EXERCISE TEXT:
"""
Steven Wu, Fellow and Distinguished Inventor, Rambus: Yeah. I mean, really, in practice, you're gonna do all the all the DIMM sockets are gonna be MRDIMM. You know? I I mean, you know, technically, it's it's it's it's, you know, theoretically possible to do. But, you know, once you start needing a lot of bandwidth, you're gonna switch all the sockets over on your platform.

Because there's there's really you know, it it becomes a management difficulty from the host side. Well, some of the channels do one thing, some do another. And so, you know, it just what we've seen in the past for this type of thing is people will tend to move all the sockets over to from one technology or the other.

Kevin Cassidy, Semiconductor Analyst, Rosenblatt Security: And even when we're talking about d d r five, I remember when it came out, there was gonna be six or is it eight, different iterations, you know, speed upgrades. And where are we now in that, upgrade cycle, and what would MRDIMMs be? What generation of DDR five?

Steven Wu, Fellow and Distinguished Inventor, Rambus: Yeah. Yeah. So the industry is, you know, has has defined, kind of the speed road map and is, you know, a a they've defined all the timing bins according to the kind of initial definition of the part. And what always happens is, the industry starts to say, well, could could I just squeeze one more or two more generations out? And it's just that's just always how it is.

And people become smarter, and they start to they become, you know, more experienced dealing with the technology. And in practice, there's usually one or sometimes two extra speed grades. But what starts to happen also is you realize, okay. I'm working so hard to get just the next little bit of performance gain. They start to fall back and say, well, with MRDIMM, I can actually use a a slightly slower speed bin for the particular DRAMs.
"""
TASK LIST:
[A] In the interview excerpt, how many extra speed grades does Steven Wu say there usually are in practice?
[B] Retype the interview excerpt from "Kevin Cassidy, Semiconductor" to "of DDR five?".
The lines after this sentence are separate material, apart from the interview excerpt.

RECORDED DATA:
"""
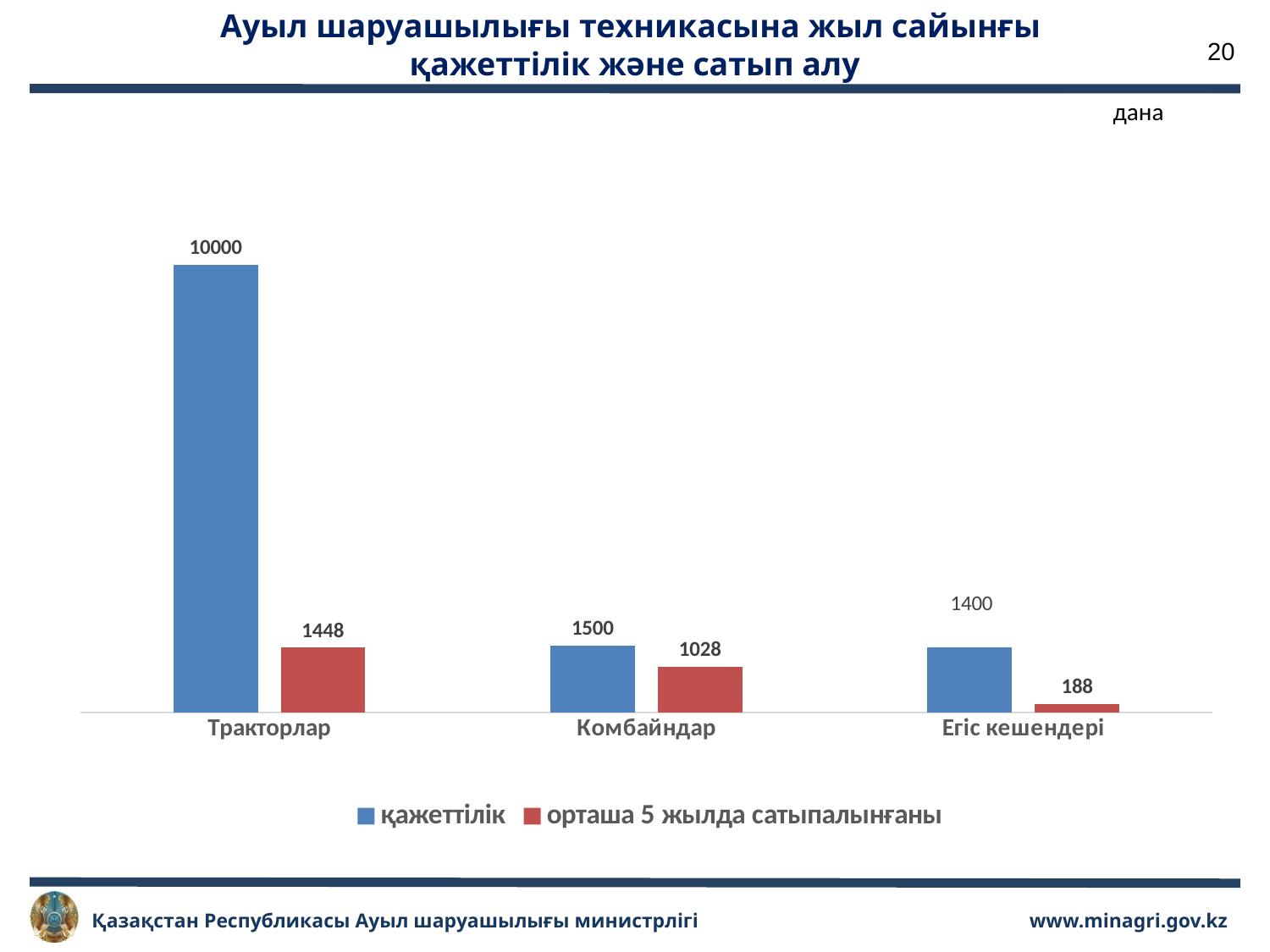
What is the value of орташа 5 жылда сатыпалынғаны for Комбайндар? 1028 What is the value of орташа 5 жылда сатыпалынғаны for Егіс кешендері? 188 What kind of chart is shown on the slide? Bar chart What is the difference between қажеттілік and орташа 5 жылда сатыпалынғаны for Тракторлар? 8552 Which category has the highest қажеттілік value? Тракторлар What is the value of қажеттілік for Тракторлар? 10000 Which category has the lowest орташа 5 жылда сатыпалынғаны value? Егіс кешендері How many series does the legend list? 2 What is the value of қажеттілік for Егіс кешендері? 1400 What is the difference between қажеттілік and орташа 5 жылда сатыпалынғаны for Комбайндар? 472 How many categories are shown on the x axis? 3 Which is larger: орташа 5 жылда сатыпалынғаны for Тракторлар or for Комбайндар? Тракторлар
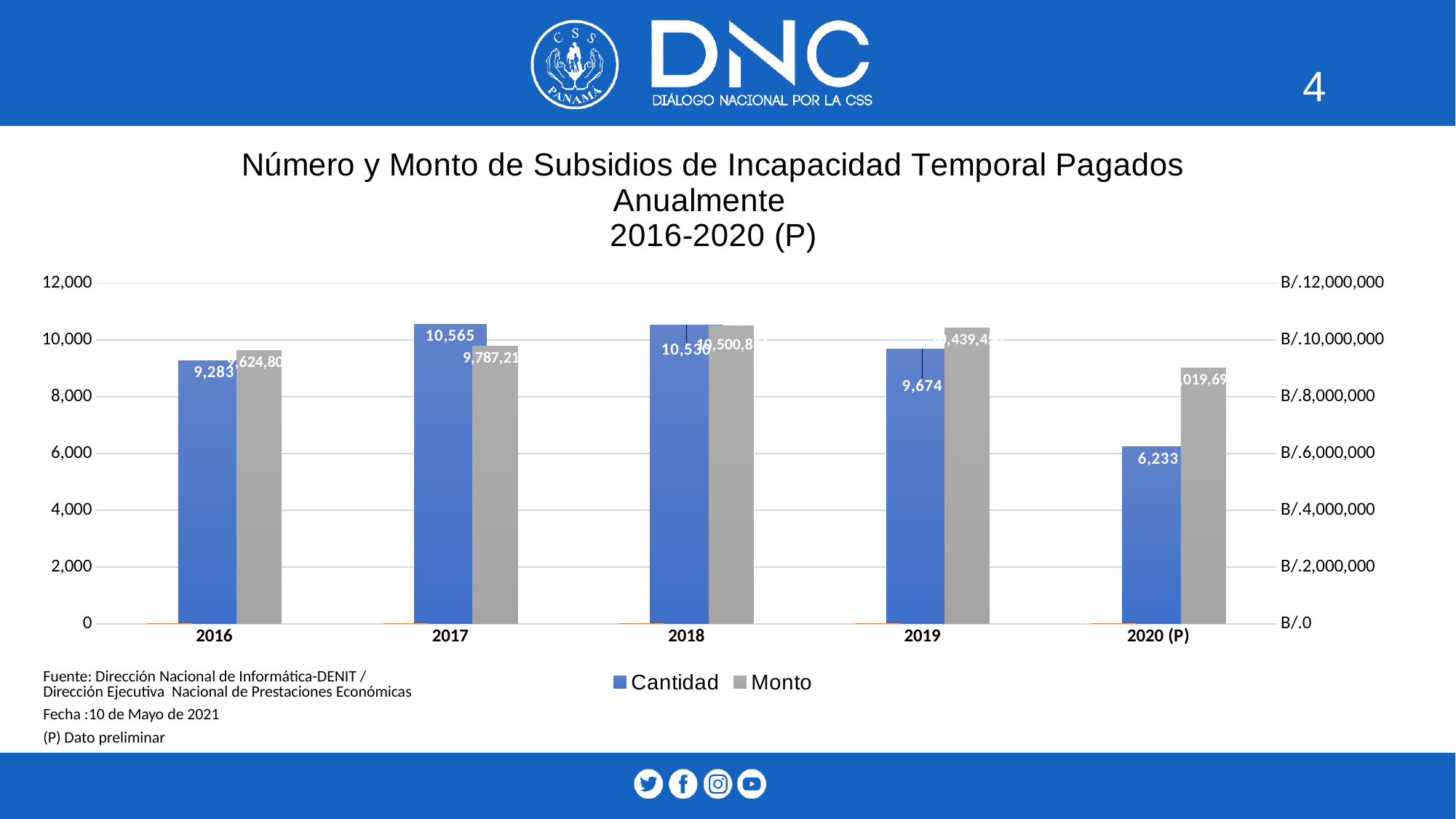
What kind of chart is shown on the slide? bar chart Which year has the highest Cantidad value? 2017 What is the Cantidad value for 2017? 10,565 Which year has the lowest Cantidad value? 2020 (P) How many years are shown on the x axis? 5 How many series does the legend list? 2 What is the difference between the Cantidad values for 2017 and 2020 (P)? 4,332 What is the Cantidad value for 2016? 9,283 Is the Monto value for 2020 (P) greater or less than B/.8,000,000? greater Which year has a larger Cantidad value, 2016 or 2019? 2019 What is the Cantidad value for 2020 (P)? 6,233 What is the difference between the Cantidad values for 2019 and 2016? 391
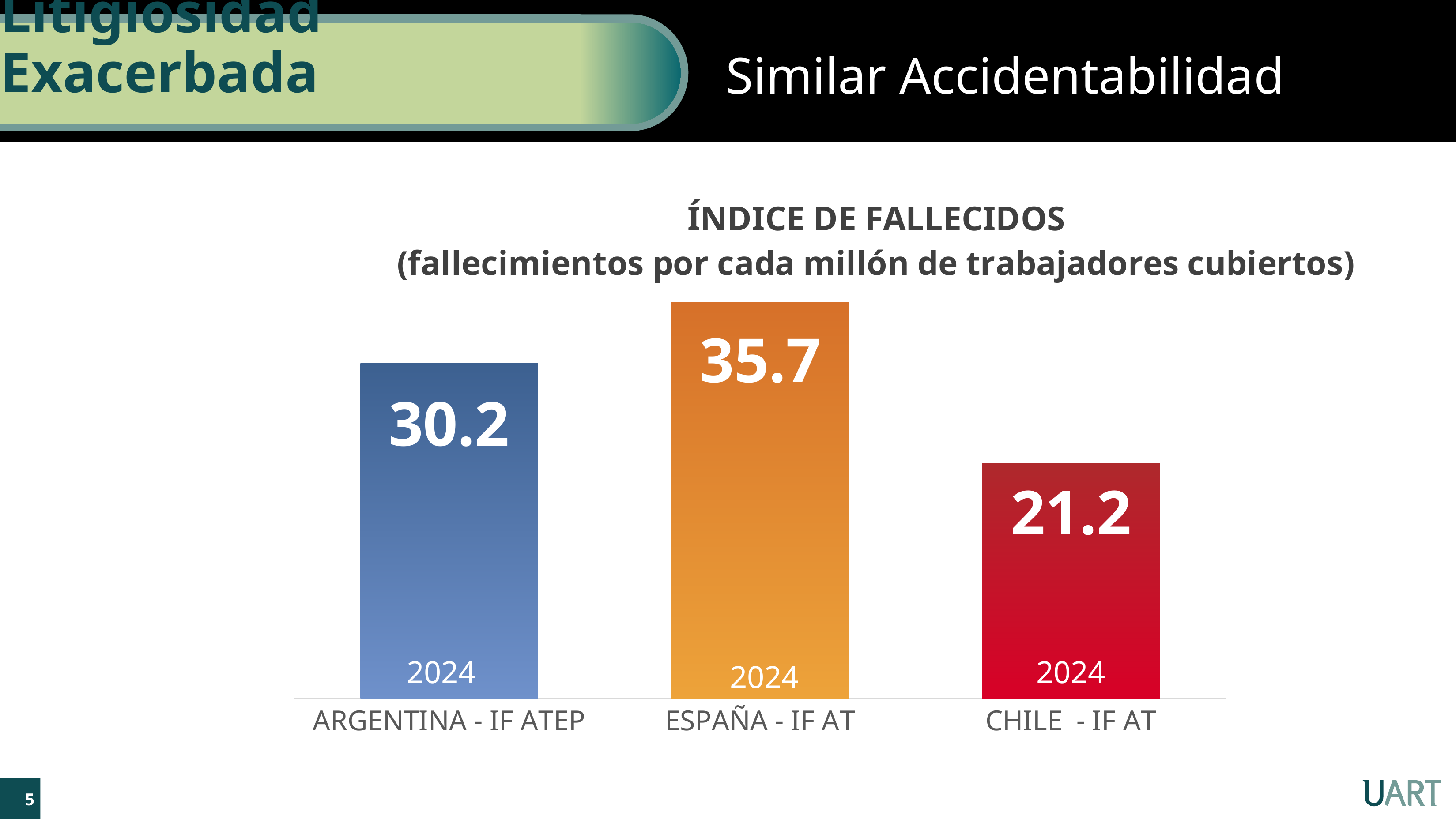
Which category has the highest value? ESPAÑA - IF AT Which is larger, the value for ARGENTINA - IF ATEP or the value for CHILE - IF AT? ARGENTINA - IF ATEP Which year is labelled on each bar of the chart? 2024 What is the value for ARGENTINA - IF ATEP? 30.2 What kind of chart is shown on the slide? bar chart Which category has the lowest value? CHILE - IF AT What is the title of the chart? ÍNDICE DE FALLECIDOS (fallecimientos por cada millón de trabajadores cubiertos) What is the value for CHILE - IF AT? 21.2 What is the difference between the values for ESPAÑA - IF AT and ARGENTINA - IF ATEP? 5.5 What is the value for ESPAÑA - IF AT? 35.7 How many categories are shown in the chart? 3 What is the difference between the values for ARGENTINA - IF ATEP and CHILE - IF AT? 9.0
"""
ANSWERS IN ORDER:
[A] One or sometimes two.

[B]
Kevin Cassidy, Semiconductor Analyst, Rosenblatt Security: And even when we're talking about d d r five, I remember when it came out, there was gonna be six or is it eight, different iterations, you know, speed upgrades. And where are we now in that, upgrade cycle, and what would MRDIMMs be? What generation of DDR five?